Government Statutes and Acts will usually only apply to the legal fiction named as a person - eg your name in UPPERCASE. How do we know this? *The Act Interpretation Act 1901* says so in section 22:

(1)  In any Act, unless the contrary intention appears:

                     (a)  expressions used to denote persons generally (such as "person", "party", "someone", "anyone", "no-one", "one", "another" and "whoever"), include a body politic or corporate as well as an individual;

                    (aa)  individual means a natural person;​
Both a "person" and a "natural person" are both legal fictions, the difference being a natural person is a legal fiction with a living man/women as the sole shareholder, but considered as a trustee by the Government to establish legal jurisdiction and a liable party.

Many plain english language terms are redefined throughtout the acts.
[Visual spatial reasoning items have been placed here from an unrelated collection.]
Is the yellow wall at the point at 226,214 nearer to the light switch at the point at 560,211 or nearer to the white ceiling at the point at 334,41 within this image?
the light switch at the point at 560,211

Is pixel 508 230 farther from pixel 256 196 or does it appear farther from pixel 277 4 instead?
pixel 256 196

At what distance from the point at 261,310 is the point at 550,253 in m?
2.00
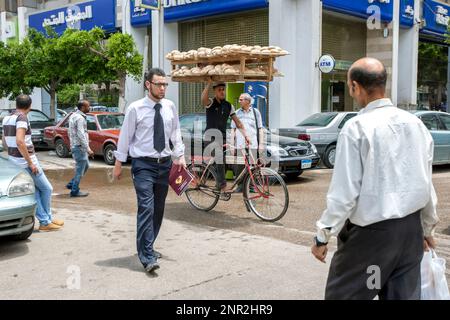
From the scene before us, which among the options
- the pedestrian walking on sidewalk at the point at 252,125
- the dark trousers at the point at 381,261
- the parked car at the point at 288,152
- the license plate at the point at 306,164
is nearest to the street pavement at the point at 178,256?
the pedestrian walking on sidewalk at the point at 252,125

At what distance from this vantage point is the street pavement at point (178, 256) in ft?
13.8

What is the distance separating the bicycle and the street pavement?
192 mm

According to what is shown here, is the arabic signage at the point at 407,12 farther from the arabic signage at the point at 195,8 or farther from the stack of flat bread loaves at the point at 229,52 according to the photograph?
the stack of flat bread loaves at the point at 229,52

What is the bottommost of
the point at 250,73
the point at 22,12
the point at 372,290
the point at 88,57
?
the point at 372,290

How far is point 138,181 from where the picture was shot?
→ 4770 mm

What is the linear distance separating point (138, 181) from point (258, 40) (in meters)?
14.9

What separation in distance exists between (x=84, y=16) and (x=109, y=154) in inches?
517

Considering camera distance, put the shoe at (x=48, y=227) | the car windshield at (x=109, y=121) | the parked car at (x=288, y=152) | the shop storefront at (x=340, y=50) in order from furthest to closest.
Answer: the shop storefront at (x=340, y=50) < the car windshield at (x=109, y=121) < the parked car at (x=288, y=152) < the shoe at (x=48, y=227)

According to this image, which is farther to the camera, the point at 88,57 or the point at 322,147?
the point at 88,57

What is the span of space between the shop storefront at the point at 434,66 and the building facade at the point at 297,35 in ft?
0.45

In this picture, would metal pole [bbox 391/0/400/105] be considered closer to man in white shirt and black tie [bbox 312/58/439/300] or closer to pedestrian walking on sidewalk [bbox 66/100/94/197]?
pedestrian walking on sidewalk [bbox 66/100/94/197]

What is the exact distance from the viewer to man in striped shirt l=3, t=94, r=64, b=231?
607cm
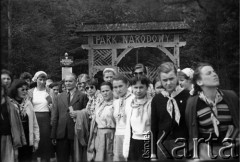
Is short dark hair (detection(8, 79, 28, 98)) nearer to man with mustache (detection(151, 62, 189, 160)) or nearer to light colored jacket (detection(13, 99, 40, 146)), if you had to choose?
light colored jacket (detection(13, 99, 40, 146))

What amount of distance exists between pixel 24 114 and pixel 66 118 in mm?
835

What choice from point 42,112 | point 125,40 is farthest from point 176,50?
point 42,112

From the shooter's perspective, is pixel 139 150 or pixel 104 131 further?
pixel 104 131

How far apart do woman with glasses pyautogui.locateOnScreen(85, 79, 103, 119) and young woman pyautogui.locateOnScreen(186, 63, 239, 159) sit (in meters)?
2.25

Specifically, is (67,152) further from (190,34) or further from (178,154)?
(190,34)

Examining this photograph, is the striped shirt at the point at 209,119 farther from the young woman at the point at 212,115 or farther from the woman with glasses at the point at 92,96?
the woman with glasses at the point at 92,96

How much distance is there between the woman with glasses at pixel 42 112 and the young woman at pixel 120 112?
1948mm

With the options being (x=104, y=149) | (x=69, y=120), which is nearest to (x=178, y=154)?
(x=104, y=149)

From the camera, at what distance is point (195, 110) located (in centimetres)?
407

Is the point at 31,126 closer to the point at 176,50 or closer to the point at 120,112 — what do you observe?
the point at 120,112

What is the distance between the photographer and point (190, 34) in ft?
68.8

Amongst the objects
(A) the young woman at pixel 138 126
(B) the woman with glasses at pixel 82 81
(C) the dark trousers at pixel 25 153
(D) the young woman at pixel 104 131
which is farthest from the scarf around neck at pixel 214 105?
(B) the woman with glasses at pixel 82 81

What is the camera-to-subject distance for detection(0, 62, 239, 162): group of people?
13.3 feet

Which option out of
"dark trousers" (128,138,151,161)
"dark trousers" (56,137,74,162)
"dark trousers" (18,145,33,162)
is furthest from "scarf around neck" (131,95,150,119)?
"dark trousers" (56,137,74,162)
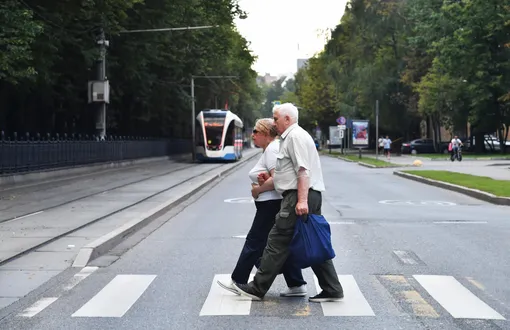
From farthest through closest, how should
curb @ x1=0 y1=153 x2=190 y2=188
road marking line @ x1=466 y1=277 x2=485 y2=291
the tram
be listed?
the tram, curb @ x1=0 y1=153 x2=190 y2=188, road marking line @ x1=466 y1=277 x2=485 y2=291

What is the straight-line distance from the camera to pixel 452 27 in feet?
181

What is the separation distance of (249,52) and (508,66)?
2025cm

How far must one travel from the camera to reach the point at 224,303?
274 inches

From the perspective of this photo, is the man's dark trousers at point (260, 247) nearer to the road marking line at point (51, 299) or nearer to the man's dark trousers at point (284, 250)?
the man's dark trousers at point (284, 250)

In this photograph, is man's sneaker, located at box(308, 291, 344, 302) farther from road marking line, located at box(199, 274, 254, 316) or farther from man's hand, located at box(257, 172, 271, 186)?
man's hand, located at box(257, 172, 271, 186)

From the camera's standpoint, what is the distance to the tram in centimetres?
4822

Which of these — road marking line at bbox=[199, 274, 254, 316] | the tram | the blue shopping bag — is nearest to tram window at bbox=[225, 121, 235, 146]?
the tram

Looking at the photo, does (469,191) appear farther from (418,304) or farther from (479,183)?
(418,304)

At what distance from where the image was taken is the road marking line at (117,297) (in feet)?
21.7

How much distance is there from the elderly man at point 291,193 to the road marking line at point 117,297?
1.25 metres

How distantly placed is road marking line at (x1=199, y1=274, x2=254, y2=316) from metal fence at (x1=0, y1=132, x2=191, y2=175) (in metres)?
18.9

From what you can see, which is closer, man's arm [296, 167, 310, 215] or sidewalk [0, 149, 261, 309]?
man's arm [296, 167, 310, 215]

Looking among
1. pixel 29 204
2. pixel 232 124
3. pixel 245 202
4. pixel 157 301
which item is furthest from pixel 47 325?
pixel 232 124

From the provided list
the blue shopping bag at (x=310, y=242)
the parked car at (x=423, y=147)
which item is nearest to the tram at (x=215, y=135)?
the parked car at (x=423, y=147)
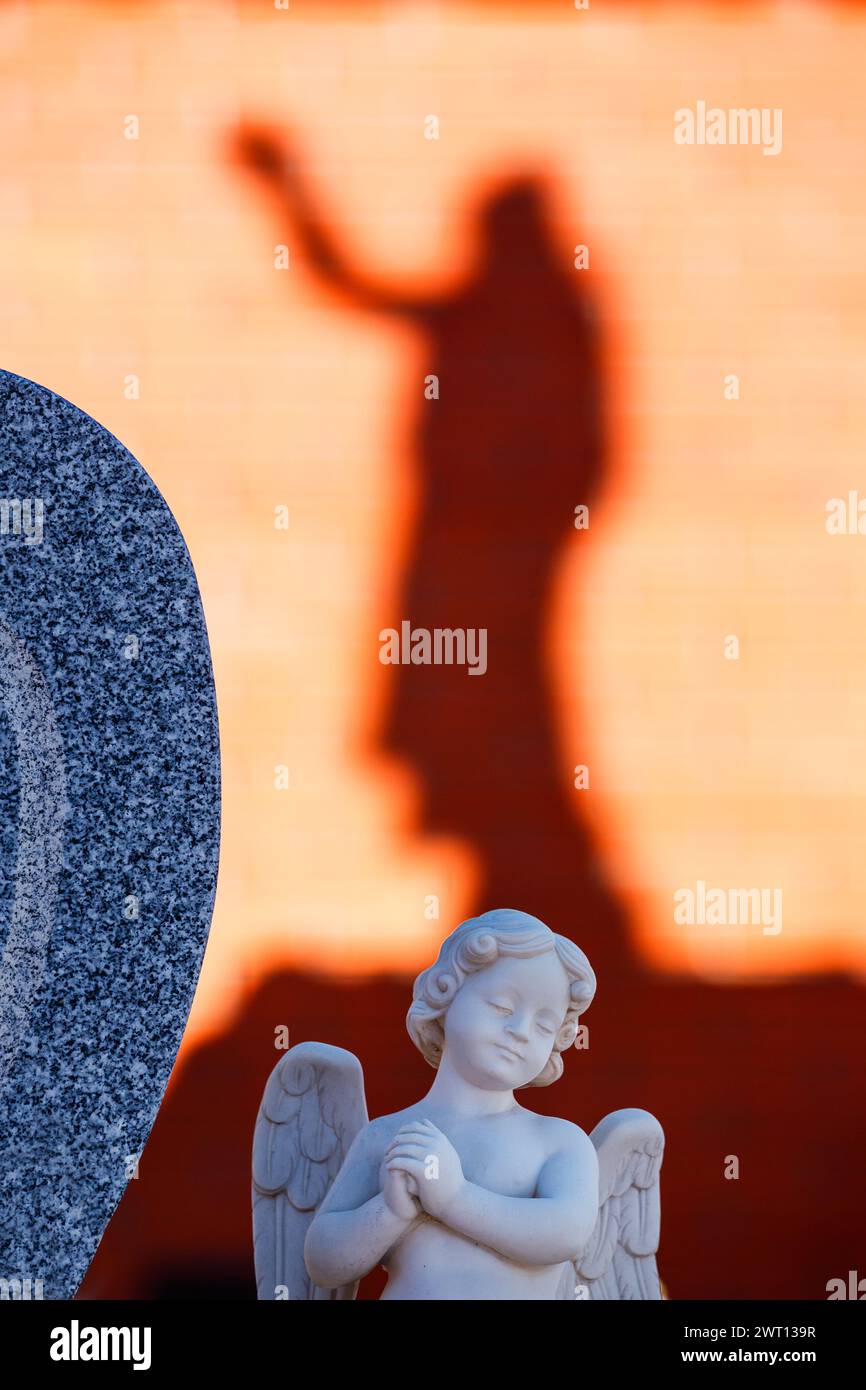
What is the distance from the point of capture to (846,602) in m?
5.40

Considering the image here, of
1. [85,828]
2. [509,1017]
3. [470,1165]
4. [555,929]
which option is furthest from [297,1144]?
[555,929]

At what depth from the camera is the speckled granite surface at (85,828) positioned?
2172mm

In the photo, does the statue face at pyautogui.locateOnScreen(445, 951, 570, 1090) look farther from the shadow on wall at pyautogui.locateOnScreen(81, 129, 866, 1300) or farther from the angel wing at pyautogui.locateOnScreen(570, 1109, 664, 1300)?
the shadow on wall at pyautogui.locateOnScreen(81, 129, 866, 1300)

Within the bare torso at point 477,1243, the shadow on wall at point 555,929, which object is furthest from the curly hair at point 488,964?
the shadow on wall at point 555,929

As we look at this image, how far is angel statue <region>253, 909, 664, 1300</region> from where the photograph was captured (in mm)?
2400

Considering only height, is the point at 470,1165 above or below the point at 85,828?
below

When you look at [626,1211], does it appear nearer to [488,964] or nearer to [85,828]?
[488,964]

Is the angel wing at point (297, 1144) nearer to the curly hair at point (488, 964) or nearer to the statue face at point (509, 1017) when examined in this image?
the curly hair at point (488, 964)

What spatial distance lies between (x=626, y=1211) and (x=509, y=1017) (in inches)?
20.0

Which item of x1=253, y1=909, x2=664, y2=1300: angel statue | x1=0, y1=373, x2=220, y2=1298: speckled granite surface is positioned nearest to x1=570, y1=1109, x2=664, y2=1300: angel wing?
x1=253, y1=909, x2=664, y2=1300: angel statue

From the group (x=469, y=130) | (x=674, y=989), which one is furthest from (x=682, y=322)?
→ (x=674, y=989)

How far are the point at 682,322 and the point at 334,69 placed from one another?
4.89 ft

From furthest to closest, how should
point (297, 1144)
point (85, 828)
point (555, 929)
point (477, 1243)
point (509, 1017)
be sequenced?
point (555, 929) → point (297, 1144) → point (509, 1017) → point (477, 1243) → point (85, 828)

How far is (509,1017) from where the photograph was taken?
2518mm
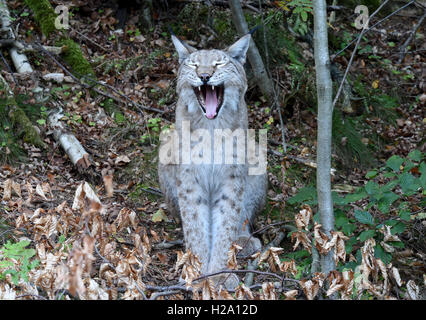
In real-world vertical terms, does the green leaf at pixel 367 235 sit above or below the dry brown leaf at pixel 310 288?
above

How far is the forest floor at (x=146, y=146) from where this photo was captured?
15.7ft

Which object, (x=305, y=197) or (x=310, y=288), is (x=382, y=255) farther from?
(x=310, y=288)

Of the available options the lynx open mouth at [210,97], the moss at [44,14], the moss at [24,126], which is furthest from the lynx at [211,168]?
the moss at [44,14]

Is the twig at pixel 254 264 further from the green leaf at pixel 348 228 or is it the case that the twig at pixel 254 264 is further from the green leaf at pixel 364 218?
the green leaf at pixel 364 218

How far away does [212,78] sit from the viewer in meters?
4.91

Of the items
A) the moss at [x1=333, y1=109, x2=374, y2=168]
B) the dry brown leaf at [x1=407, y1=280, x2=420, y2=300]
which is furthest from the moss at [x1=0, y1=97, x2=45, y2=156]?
the dry brown leaf at [x1=407, y1=280, x2=420, y2=300]

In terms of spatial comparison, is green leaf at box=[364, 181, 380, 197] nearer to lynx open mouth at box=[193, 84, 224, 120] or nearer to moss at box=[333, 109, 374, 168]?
lynx open mouth at box=[193, 84, 224, 120]

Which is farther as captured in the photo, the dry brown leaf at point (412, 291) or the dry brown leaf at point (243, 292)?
the dry brown leaf at point (412, 291)

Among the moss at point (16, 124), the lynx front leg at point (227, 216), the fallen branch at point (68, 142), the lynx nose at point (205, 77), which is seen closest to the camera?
the lynx nose at point (205, 77)

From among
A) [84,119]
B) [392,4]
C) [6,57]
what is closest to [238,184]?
[84,119]

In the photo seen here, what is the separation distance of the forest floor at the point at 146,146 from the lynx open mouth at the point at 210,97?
44.1 inches

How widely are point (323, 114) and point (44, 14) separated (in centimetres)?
543

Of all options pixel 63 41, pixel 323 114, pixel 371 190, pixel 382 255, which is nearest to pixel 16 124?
pixel 63 41
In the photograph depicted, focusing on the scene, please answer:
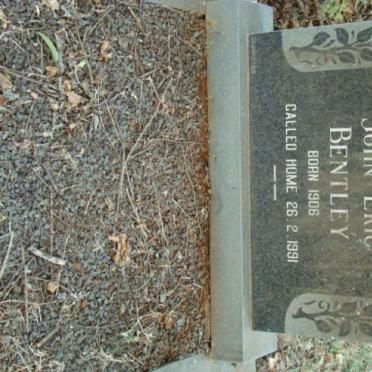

It is simply contract law being used to enforce government rules, and government rules only apply to government employees and agents - aka "persons"

Andrew Bolt was not found guilty of anything, his legal fiction MR ANDREW BOLT was, and as such, he is the liable trustee of the legal fiction.

Next time you ring up a bank or utility company and they ask you to identify yourself, you reply " my name is OzWaveGuy", then they reply "can I have your full name/legal name please". You scratch your head and think "I just gave my name". They are in fact after your legal fiction name MR OZWAVEGUY to establish legal joinder otherwise they should not deal with you, but they usually will since most are confused by this questioning of names.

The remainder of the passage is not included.